Dans les années 1990 et 2000, ils ont dû faire face à une « énorme bataille politique » pour tenter d'étendre la protection des loups en dehors des limites du parc, après avoir constaté que ces animaux aux vastes territoires étaient chassés et piégés en grand nombre une fois qu'ils quittaient les terres protégées.
Les défenseurs de l'environnement se sont heurtés à la résistance de puissants groupes de chasseurs et de trappeurs opposés à la protection des animaux, mais ils ont finalement réussi à interdire définitivement la chasse et le piégeage dans les zones situées à l'extérieur du parc en 2004.

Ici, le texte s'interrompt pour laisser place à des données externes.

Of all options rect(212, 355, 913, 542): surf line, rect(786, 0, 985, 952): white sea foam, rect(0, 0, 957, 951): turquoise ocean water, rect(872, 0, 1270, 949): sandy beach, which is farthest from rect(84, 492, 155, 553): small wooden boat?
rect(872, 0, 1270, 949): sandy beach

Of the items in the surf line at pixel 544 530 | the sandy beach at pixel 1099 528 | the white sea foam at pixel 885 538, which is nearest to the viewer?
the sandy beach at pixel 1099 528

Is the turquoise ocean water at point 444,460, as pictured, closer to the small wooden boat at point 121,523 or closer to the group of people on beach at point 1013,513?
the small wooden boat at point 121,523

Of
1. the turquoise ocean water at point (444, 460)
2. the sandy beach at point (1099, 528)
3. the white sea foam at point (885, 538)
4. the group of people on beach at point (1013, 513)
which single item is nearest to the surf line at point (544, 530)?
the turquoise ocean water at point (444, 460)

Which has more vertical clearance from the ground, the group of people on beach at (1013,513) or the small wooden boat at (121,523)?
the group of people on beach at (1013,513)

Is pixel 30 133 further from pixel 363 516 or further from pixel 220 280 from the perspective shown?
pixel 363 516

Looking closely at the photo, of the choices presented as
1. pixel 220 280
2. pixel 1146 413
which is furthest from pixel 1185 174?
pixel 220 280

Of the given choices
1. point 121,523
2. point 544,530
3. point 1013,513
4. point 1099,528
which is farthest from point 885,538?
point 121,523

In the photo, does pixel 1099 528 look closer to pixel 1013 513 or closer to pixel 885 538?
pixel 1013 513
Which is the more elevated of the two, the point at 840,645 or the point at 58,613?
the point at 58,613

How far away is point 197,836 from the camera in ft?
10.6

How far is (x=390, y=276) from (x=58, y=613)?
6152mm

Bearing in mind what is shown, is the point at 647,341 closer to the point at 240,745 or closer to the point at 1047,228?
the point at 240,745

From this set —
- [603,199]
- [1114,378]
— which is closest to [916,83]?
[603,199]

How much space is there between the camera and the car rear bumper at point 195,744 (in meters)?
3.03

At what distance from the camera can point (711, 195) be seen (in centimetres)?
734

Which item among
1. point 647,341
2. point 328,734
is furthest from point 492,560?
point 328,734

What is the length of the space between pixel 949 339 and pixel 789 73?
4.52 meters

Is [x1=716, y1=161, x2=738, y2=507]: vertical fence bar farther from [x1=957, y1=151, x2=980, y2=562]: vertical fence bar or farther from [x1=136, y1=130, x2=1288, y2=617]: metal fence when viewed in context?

Selon M. Theberge, les personnes qui veulent sauver les loups aujourd'hui se heurtent toujours à la même opposition, en particulier lorsque les gouvernements du Québec, de l'Alberta et de la Colombie-Britannique tuent des loups pour protéger les caribous menacés d'extinction. Mais il pense que le soutien du public à la protection des loups a augmenté depuis le début de sa carrière, dans les années 1960, où ils étaient traités avec crainte et méfiance.
« À l'époque, personne ne portait de T-shirts avec des loups », a-t-il déclaré.
Au fil des ans, on s'est demandé si le loup de l'Est pouvait être une sous-espèce de loup gris ou un hybride coyote-loup. Mais dans l'arrêté protégeant les loups, le gouvernement fédéral affirme que les analyses génétiques ont résolu ce débat, montrant qu'il s'agit d'une « espèce distincte ».
Benoit, Theberge et Armstrong estiment tous que s'il est important de protéger le loup de l'Est du point de vue de la diversité génétique, il est utile de protéger tous les loups, quel que soit leur ADN.
Les loups, disent-ils, sont une espèce parapluie, ce qui signifie que leur protection contribue à la protection d'un grand nombre d'autres espèces. Ils tuent les animaux faibles et malades, ce qui assure la solidité des populations. Il s'agit également d'une « espèce sociale très développée et sensible, avec une division du travail et des alliances familiales solides », a déclaré M. Theberge.
Mme Benoit partage cet avis. Après avoir passé des années à observer les loups, elle a acquis un grand respect pour la façon dont ils vivent au sein de familles très unies, où les plus anciens aident à élever les nouveaux petits.
« C'est extraordinaire de voir que leur mode de vie ressemble un peu à celui des humains », dit-elle.